Le paradigme de l'Afrique de l'Est sous surveillance
Depuis plus d'un demi-siècle, l'Afrique de l'Est, avec ses sites emblématiques comme les gorges d'Olduvai, Hadar et le bassin du Turkana, a été célébrée comme le berceau incontesté de l'évolution des humains et des singes. Les découvertes des premiers hominidés tels que Australopithecus afarensis (célèbre « Lucy »), Homo habilis et diverses espèces de Paranthropus ont fermement établi l'importance de la région il y a environ 7 millions d'années.
Cependant, les premiers chapitres de l’évolution des grands singes – la divergence avec les singes de l’Ancien Monde et la diversification initiale de la lignée des grands singes – sont restés quelque peu plus obscurs. Bien que certains fossiles de singes anciens comme Proconsul aient été découverts en Afrique de l'Est, l'âge et les caractéristiques anatomiques de Masripithecus suggèrent une lignée antérieure ou parallèle à celles-ci, originaire d'un lieu géographique différent.
« L'histoire de l'Afrique de l'Est est incroyablement importante pour l'évolution humaine, en particulier celle des 7 derniers millions d'années », explique le Dr O'Connell. "Mais pour la question beaucoup plus ancienne de savoir où les tout premiers singes ont émergé et se sont diversifiés, Masripithecus nous oblige à élargir nos recherches et à reconsidérer le rôle de l'ensemble du continent, en particulier de sa partie nord."
Un nouveau berceau en Afrique du Nord ?
La découverte de Masripithecus conforte une hypothèse croissante selon laquelle la masse continentale afro-arabe, en particulier ses parties nord et nord-est, a joué un rôle plus important qu'on ne le supposait auparavant dans l'évolution précoce des grands singes.

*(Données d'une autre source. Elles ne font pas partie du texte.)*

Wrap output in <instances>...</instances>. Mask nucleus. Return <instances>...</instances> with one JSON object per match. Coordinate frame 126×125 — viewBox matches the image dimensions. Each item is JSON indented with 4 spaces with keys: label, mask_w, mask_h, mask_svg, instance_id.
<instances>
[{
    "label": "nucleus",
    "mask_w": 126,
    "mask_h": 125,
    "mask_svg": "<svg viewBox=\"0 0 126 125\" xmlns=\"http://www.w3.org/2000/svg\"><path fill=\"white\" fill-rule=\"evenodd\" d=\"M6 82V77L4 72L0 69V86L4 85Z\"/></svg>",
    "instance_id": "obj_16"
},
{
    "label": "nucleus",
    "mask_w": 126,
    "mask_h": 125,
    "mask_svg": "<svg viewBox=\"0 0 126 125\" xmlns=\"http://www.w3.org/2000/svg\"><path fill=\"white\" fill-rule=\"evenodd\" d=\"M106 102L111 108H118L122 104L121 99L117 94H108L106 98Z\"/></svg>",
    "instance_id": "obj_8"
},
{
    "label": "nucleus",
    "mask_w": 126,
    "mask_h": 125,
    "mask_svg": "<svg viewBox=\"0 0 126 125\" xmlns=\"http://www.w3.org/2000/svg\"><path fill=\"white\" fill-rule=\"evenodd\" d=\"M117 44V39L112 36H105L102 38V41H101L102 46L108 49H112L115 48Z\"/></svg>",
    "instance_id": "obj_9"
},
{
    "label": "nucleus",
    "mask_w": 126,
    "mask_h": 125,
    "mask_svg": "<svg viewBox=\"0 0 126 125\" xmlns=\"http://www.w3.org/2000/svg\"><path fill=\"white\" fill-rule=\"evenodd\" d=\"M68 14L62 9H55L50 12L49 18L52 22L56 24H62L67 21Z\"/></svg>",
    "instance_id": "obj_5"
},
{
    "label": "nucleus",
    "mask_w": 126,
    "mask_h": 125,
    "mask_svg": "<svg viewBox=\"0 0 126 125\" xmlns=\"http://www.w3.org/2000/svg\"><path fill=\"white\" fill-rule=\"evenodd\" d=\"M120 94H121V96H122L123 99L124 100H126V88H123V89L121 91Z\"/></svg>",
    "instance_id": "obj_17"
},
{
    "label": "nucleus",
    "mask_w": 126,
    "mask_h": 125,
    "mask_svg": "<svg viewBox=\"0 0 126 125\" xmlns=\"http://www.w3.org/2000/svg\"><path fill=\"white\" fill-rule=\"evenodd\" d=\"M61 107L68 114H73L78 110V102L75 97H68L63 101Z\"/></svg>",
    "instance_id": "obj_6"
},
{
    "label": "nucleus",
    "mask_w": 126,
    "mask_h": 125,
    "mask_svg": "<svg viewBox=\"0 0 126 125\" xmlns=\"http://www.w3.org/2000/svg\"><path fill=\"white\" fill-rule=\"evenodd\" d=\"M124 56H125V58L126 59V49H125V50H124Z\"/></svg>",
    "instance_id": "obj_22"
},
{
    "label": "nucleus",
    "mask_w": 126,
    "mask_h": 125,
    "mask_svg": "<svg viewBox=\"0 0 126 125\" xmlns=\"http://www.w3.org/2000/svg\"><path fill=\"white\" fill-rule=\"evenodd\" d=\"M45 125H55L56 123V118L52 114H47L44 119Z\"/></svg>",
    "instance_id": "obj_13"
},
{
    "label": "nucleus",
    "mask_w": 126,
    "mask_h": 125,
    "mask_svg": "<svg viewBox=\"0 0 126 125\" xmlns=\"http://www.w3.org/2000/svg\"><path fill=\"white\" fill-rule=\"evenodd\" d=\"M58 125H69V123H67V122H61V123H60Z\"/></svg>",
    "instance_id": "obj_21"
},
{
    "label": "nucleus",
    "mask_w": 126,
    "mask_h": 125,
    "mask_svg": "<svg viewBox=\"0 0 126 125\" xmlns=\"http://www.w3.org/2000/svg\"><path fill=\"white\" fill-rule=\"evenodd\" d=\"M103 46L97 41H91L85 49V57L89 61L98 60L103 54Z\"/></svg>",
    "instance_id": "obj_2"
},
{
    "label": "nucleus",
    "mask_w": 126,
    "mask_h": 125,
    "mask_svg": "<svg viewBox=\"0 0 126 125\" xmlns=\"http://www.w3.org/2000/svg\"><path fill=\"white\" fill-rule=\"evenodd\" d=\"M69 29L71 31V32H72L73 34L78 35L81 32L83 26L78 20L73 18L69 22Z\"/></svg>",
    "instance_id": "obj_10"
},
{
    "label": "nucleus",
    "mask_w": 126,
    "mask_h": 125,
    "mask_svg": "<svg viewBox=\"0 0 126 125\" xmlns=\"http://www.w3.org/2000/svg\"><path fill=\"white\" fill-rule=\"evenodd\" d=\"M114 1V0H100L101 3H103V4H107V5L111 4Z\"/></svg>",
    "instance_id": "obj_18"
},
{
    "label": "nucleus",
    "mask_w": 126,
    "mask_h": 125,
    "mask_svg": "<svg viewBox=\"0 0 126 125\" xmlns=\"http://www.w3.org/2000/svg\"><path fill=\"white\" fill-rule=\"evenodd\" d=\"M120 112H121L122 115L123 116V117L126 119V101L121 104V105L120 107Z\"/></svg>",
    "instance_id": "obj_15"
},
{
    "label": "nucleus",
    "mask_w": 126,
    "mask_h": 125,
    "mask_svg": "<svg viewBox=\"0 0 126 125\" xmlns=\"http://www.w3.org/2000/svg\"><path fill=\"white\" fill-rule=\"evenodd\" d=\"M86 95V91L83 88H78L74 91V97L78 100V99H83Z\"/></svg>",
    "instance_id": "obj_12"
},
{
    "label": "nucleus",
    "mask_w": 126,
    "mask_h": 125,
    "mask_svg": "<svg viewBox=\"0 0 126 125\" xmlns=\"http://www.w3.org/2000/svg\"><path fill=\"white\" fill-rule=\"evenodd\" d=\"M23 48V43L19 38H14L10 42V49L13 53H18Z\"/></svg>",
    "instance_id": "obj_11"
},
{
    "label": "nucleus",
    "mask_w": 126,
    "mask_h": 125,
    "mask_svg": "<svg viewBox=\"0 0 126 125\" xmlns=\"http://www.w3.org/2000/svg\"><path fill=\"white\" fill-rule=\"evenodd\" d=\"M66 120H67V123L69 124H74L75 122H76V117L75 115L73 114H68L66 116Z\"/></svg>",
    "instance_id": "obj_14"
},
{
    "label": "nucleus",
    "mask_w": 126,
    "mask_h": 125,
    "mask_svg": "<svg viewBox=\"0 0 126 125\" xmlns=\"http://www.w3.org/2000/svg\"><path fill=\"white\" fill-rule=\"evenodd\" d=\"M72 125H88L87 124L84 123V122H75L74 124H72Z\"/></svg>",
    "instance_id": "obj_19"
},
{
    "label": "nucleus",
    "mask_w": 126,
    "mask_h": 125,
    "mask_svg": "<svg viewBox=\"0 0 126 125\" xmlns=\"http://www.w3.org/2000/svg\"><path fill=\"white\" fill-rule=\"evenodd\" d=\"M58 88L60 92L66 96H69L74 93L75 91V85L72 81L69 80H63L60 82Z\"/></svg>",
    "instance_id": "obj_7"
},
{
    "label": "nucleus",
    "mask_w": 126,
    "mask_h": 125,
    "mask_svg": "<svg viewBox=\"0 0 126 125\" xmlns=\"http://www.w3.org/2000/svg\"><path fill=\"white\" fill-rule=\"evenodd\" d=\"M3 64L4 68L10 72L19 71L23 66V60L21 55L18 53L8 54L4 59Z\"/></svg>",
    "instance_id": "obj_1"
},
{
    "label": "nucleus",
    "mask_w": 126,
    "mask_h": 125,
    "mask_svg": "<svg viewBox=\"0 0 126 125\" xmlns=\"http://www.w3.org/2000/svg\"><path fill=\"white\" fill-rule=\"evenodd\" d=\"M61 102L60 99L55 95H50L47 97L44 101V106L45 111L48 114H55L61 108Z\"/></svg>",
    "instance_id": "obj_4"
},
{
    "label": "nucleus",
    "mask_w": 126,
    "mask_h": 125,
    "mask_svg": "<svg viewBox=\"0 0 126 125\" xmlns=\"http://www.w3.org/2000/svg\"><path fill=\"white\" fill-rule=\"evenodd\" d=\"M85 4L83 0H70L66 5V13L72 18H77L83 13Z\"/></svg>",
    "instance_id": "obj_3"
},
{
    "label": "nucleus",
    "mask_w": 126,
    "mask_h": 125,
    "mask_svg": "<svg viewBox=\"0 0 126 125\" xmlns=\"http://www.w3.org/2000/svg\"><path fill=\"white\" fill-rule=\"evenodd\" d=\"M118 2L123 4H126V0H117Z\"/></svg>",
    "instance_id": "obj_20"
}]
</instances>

À l'époque du Miocène, cette région aurait été caractérisée par des forêts tropicales luxuriantes et des écosystèmes diversifiés, fournissant de vastes ressources pour l'évolution des populations de primates.
Ce changement d'orientation pourrait signifier que les premières populations de grands singes se sont diversifiées sur une zone géographique plus large, les migrations ultérieures conduisant aux lignées que nous voyons aujourd'hui. Cela ouvre la porte à la possibilité que certaines des premières formes de singes soient originaires d'Afrique du Nord, peut-être même migrant vers le sud en Afrique de l'Est, ou vers l'est vers l'Asie, à mesure que les conditions environnementales ont changé au fil des millions d'années.
La route à suivre : les sables mouvants de la recherche
La découverte de Masripithecus ne marque pas une fin, mais un nouveau départ pour la recherche paléoanthropologique. Les scientifiques appellent désormais à intensifier les fouilles dans toute l'Afrique du Nord, y compris dans des régions comme la Libye, le Soudan et même certaines parties de la péninsule arabique, pour découvrir davantage de preuves de ces premiers ancêtres des singes.
« Nous devons revisiter les collections de fossiles existantes et appliquer de nouvelles techniques d'analyse, ainsi que rechercher activement de nouveaux sites », préconise le professeur El-Sayed. "L'histoire de nos origines est loin d'être complète, et Masripithecus vient de révéler un nouveau chapitre passionnant, nous incitant à regarder là où nous n'avions peut-être pas regardé assez attentivement auparavant."
La communauté scientifique est en effervescence avec les implications, comprenant que cet ancien singe égyptien pourrait être la clé pour déverrouiller les véritables racines géographiques et évolutives de tous les singes modernes, remodelant à jamais l'arbre généalogique des primates.